Au détour d'un hêtre tortueux mort sur pied, un joyau discret éclate à la lumière. Quelque pas respectueux dans sa direction, une approche lente et mesurée, et puis, le face à face: une rencontre avec la couleur. Couleur parmi les plus profondes et les plus inspirantes que puisse nous offrir la nature, un bleu d'infini, peut être même d'indéfini à la fois... la dame Rosalie est en train de pondre !

 

Avec son ovipositeur, cette trompe située à l'extrémité de l'abdomen, elle prend la mesure de son support : c'est un arbre majestueux, qui a rendu son dernier souffle après quelques centenaires d'un règne de sagesse, l'un de ces si rares sujets qui ont reçu la grâce de l'humanité au point d'en traverser les âges. Elle réalise cet exercice avec une lenteur mêlée de délicatesse, par tâtonnements, explorant avec son organe la complexité du tronc séché qui regorge d'aspérités.

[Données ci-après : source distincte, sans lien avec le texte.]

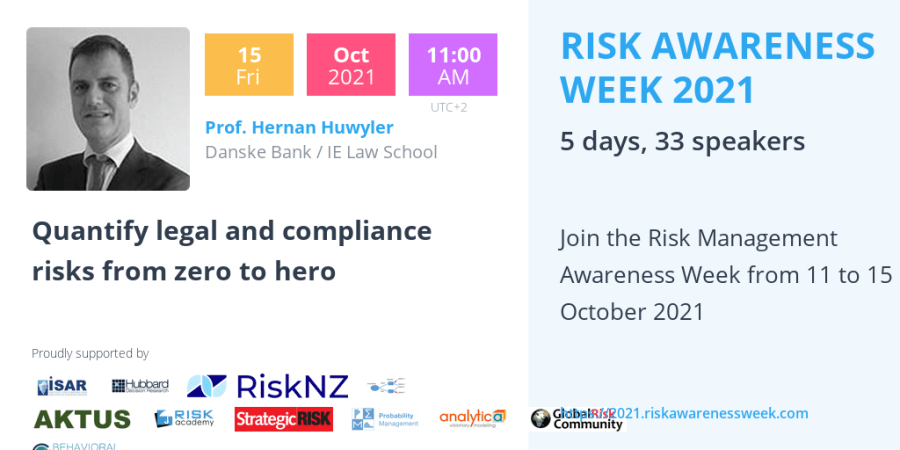 RAW2021 – Quantify legal and compliance risks from zero to hero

L'enjeu est de taille. Sa descendance devra vivre près de trois années au sein même de cet arbre mort, qui n'a pourtant pas fini de donner la vie. Elle grandira, se nourrissant de bois, de cette énergie accumulée durant des centenaires, désormais au service du renouveau.

Puis, dame Rosalie trouve enfin son idéal, c'est un minuscule trou de sortie d'une larve de l'un de ses nombreux cousins coléoptères, large de deux millimètres environ. Son ovipositeur s'allonge encore et s'enfonce dans les profondeurs du hêtre patriarche, puis il est épris de contractions régulières durant de nombreuses minutes... dame Rosalie y dépose la vie.

 

Ponte d'une Rosalie des Alpes

 

 

Cette observation laisse à penser.

La Rosalie, protégée jusqu'au niveau de l'Europe, est rare. Mais est-ce la norme?  L'émotion suscitée par sa rencontre n'est elle pas artificielle ? Cette rencontre ne devrait-elle pas faire partie d'une sorte de normalité superbe ?

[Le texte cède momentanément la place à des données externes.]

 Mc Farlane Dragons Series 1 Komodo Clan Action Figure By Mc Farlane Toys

En effet, par sa beauté, la Rosalie se fait l'émissaire auprès de notre société humaine de l'innombrable et souvent plus discrète quantité de vie qui dépend de la sénescence des arbres, et pose cette question centrale : celle du droit à la mort pour les arbres.
Et pas n'importe quelle mort. Cette "belle mort" pluricentenaire dont émergera la vie, et non pas ces si nombreuses morts adolescentes qui le transformeront en fumée,  ou en une petite éternité par le biais de la transformation en planches.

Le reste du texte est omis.